Ein genauerer Blick auf unser Erbe
Erforsche die Spuren der Vergangenheit und enthülle ihre Geheimnisse.

Der Burggraben
Die Burggräben von Schloss Vullierens, sinnbildliche Überreste einstiger Wehrarchitektur, erinnern an die mittelalterliche Geschichte des Ortes und zeugen vom Können seiner Erbauer. Lange Zeit als natürliche Barriere gegen Angreifer genutzt, befinden sie sich an der Nordseite der Burg und sind von einem Wassergarten umgeben, der unter anderem mit Schwertlilien geschmückt ist. Ein Spaziergang entlang der Mauer lässt Besucher in die Atmosphäre vergangener Zeiten eintauchen und ein seltenes Kulturgut der französischsprachigen Schweiz entdecken.
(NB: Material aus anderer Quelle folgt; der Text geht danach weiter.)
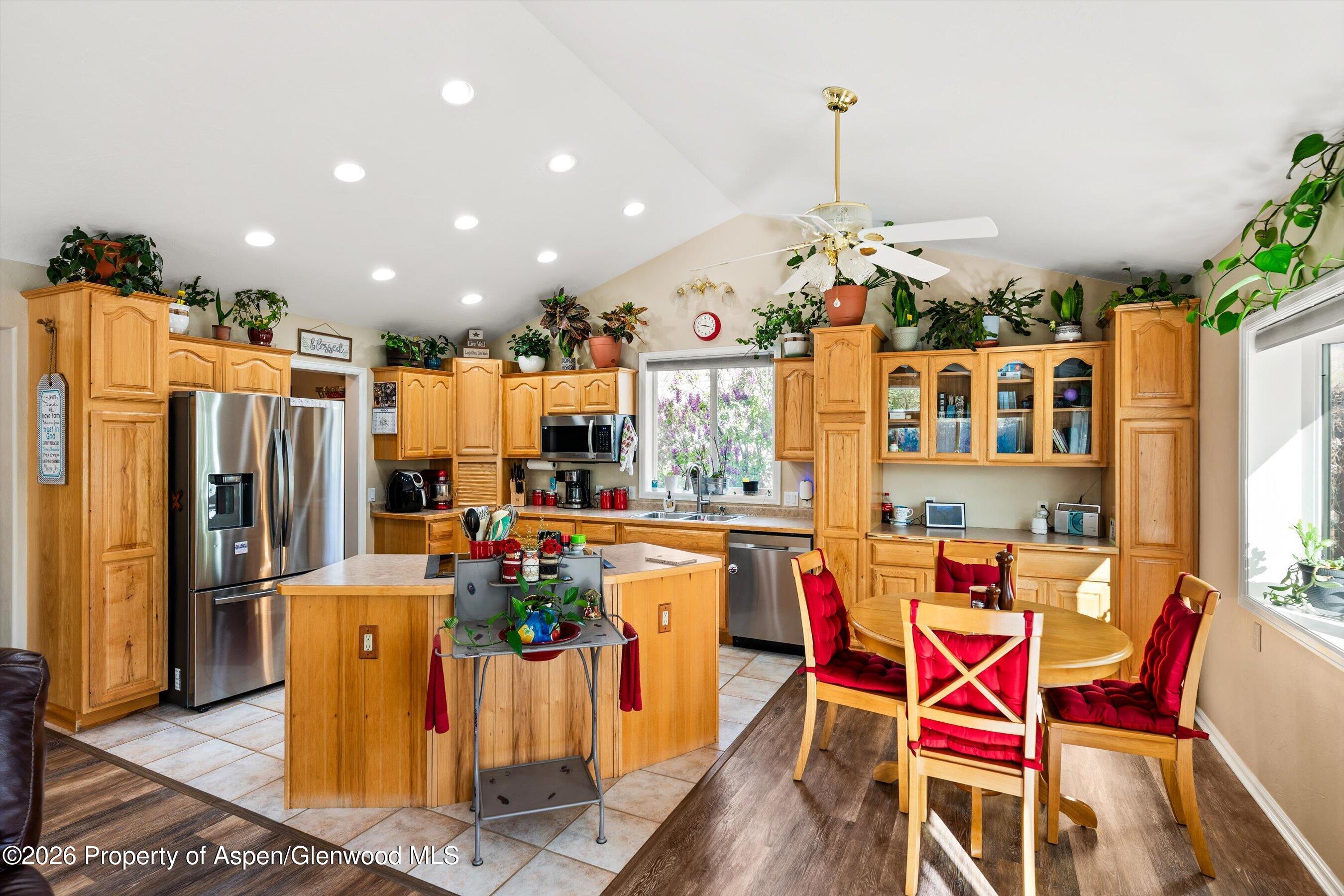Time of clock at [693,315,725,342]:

Der Burggraben, ein natürliches Reservoir
Heute dient der Burggraben einer neuen Funktion: Er sammelt Regenwasser und Quellwasser des Anwesens. Diese wertvolle Ressource trägt zur nachhaltigen Bewässerung der Gärten bei und verbindet so historisches Erbe mit modernem ökologischem Management.

Historisches Eishaus
Bis zum Ende des 19. Jahrhunderts besaßen viele Schlösser Eishäuser, die wahren Vorläufer moderner Kühlschränke. Diese raffinierten Konstruktionen ermöglichten die Konservierung von Eis, das im Winter aus Teichen geerntet und das ganze Jahr über verwendet wurde. Auf Schloss Vullierens hat das Eishaus die Form eines riesigen unterirdischen Brunnens, der nach Norden ausgerichtet ist, um die Wärmeentwicklung zu minimieren. Mit Stroh und Zweigen bedeckt, veranschaulicht dieses ausgeklügelte System perfekt das architektonische Können und die nachhaltigen Lösungen, die in Schlössern zur Konservierung von Lebensmitteln eingesetzt wurden.

Zehnthaus
Das Zehnthaus, ein historisches Gebäude innerhalb des Château de Vullierens, diente einst zur Lagerung der als Feudalsteuer erhobenen Ernte. Als seltenes Zeugnis der landwirtschaftlichen und herrschaftlichen Vergangenheit verdeutlicht es die Bedeutung des ländlichen Lebens und ist bis heute ein wichtiger Bestandteil des kulturellen Erbes des Anwesens.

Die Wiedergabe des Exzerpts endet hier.